Hypotension/Shock
Shock = state of hypoperfusion to tissues, resulting in decreased tissue oxygen delivery à end result is cell injury and death, organ failure, and death.
· Tissue perfusion (Mean Arterial Pressure) is determined by Cardiac Output (= HR X Stroke Volume) and Systemic Vascular Resistance (SVR):
MAP = CO x SVR
- Main mechanisms underlying shock: Broadly speaking, the cardiovascular system is essentially a plumbing system, involving a pump (heart), the pipes and tank (vasculature), and fluid in the tank (blood). (Sorry, future cardiologists, but it really is that simple).

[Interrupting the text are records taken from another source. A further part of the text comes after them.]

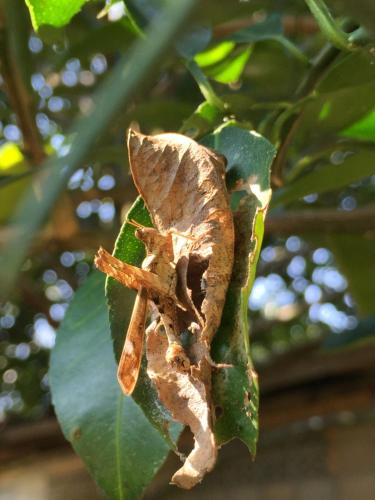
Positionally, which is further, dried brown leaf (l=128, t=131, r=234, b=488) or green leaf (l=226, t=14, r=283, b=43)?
green leaf (l=226, t=14, r=283, b=43)

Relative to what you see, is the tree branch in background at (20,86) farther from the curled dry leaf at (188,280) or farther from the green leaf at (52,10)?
the curled dry leaf at (188,280)

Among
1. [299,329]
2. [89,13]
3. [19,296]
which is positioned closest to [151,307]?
[89,13]

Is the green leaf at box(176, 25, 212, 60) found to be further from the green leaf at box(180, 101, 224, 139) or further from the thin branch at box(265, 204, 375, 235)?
the thin branch at box(265, 204, 375, 235)

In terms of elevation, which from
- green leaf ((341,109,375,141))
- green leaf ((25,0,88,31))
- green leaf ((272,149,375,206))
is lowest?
green leaf ((272,149,375,206))

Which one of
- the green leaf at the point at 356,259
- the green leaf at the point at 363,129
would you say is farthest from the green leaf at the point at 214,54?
the green leaf at the point at 356,259

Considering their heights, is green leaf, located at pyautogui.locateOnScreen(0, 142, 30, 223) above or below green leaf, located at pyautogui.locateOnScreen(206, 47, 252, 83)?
below

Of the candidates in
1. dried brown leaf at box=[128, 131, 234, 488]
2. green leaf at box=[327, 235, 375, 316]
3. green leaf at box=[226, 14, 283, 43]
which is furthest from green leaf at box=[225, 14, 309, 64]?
green leaf at box=[327, 235, 375, 316]

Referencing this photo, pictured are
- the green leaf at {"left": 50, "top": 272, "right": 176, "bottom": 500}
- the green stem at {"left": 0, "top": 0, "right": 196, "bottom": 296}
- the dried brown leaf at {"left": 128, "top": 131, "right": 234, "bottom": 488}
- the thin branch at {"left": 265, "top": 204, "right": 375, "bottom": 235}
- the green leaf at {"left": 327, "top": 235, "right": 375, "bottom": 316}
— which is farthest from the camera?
the green leaf at {"left": 327, "top": 235, "right": 375, "bottom": 316}
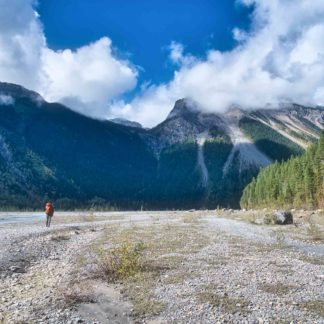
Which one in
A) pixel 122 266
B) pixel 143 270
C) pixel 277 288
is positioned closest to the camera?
pixel 277 288

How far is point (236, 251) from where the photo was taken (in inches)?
1187

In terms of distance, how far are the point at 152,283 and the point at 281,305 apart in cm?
622

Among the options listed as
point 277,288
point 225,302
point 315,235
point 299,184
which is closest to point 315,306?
point 277,288

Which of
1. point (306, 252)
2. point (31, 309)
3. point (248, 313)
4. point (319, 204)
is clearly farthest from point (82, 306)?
point (319, 204)

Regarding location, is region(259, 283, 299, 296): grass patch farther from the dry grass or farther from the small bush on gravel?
the small bush on gravel

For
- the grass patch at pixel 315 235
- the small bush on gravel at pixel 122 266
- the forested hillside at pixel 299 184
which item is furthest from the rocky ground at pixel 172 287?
the forested hillside at pixel 299 184

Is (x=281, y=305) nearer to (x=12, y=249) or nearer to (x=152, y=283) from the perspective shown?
(x=152, y=283)

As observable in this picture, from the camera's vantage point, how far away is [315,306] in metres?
15.6

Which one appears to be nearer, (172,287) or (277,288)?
(277,288)

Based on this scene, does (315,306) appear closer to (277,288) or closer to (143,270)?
(277,288)

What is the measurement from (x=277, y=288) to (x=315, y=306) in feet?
9.18

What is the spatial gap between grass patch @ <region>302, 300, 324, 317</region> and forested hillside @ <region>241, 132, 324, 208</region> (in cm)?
8118

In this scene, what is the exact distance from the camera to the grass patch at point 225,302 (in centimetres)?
1558

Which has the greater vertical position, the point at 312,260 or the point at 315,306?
the point at 312,260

Problems can occur at each of those levels:
1. Hypovolemic Shock – not enough fluid in the tank
- Hemorrhage (i.e. trauma, GI bleed, etc)
- Severe dehydration
- Capillary leak (SIRS – e.g. severe pancreatitis, sepsis)

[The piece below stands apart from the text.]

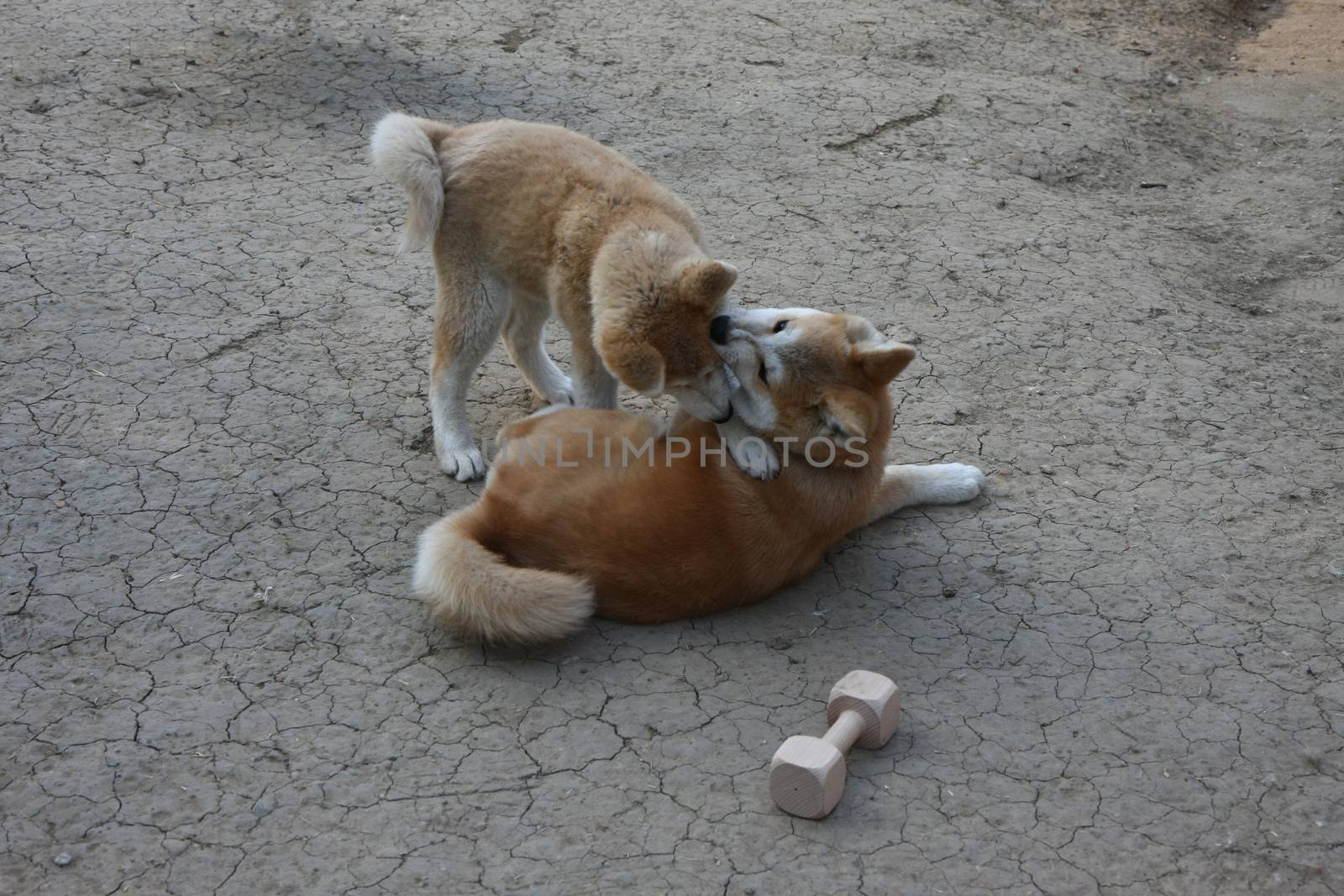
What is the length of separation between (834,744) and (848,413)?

2. Cardiogenic Shock – pump malfunction
a) Mechanical – Massive MI (e.g. affecting the LAD, causing LV dysfunction), Acute valvular dysfunction (e.g., chordae tendinae rupture from MI leading to acute MR, endocarditis causing valvular regurgitation), other mechanical problems post-MI (free wall rupture, VSD), also just progression of severe CH
b) Arrhythmogenic – Either tachy- or brady-arrhythmias
- Also consider Iatrogenic – overdose of negative inotropes (beta blockers, CCBs)
3. Distributive Shock – vasodilation of the vasculature – the tank is expanded
- SIRS and Sepsis – most common cause
- Anaphylaxis
- Adrenal Shock (cortisol upregulates alpha receptors and catecholamine production and maintains vascular tone)
- Neurogenic Shock – loss of autonomic innervations of vasculature. Often seen in spinal cord injuries.
4. Obstructive shock – obstruction to the flow through the pump. Important to recognize, since basically all of these require some sort of emergent physical intervention to relieve the obstruction.
- Massive PE
- Cardiac tamponade
- Constrictive Pericarditis
- Tension pneumothorax
- Abdominal compartment syndrome (compresses IVC and heart)
There are certainly clues on exam that can quickly point you towards one direction or another: looking at the BP, is there a wide pulse pressure (more indicative of distributive shock) or a narrow pulse pressure (more indicative of cardiogenic shock, although also hypovolemic and obstructive). Is there fever (i.e. sepsis). Is the JVP elevated? Are the extremities warm, or cold/clammy?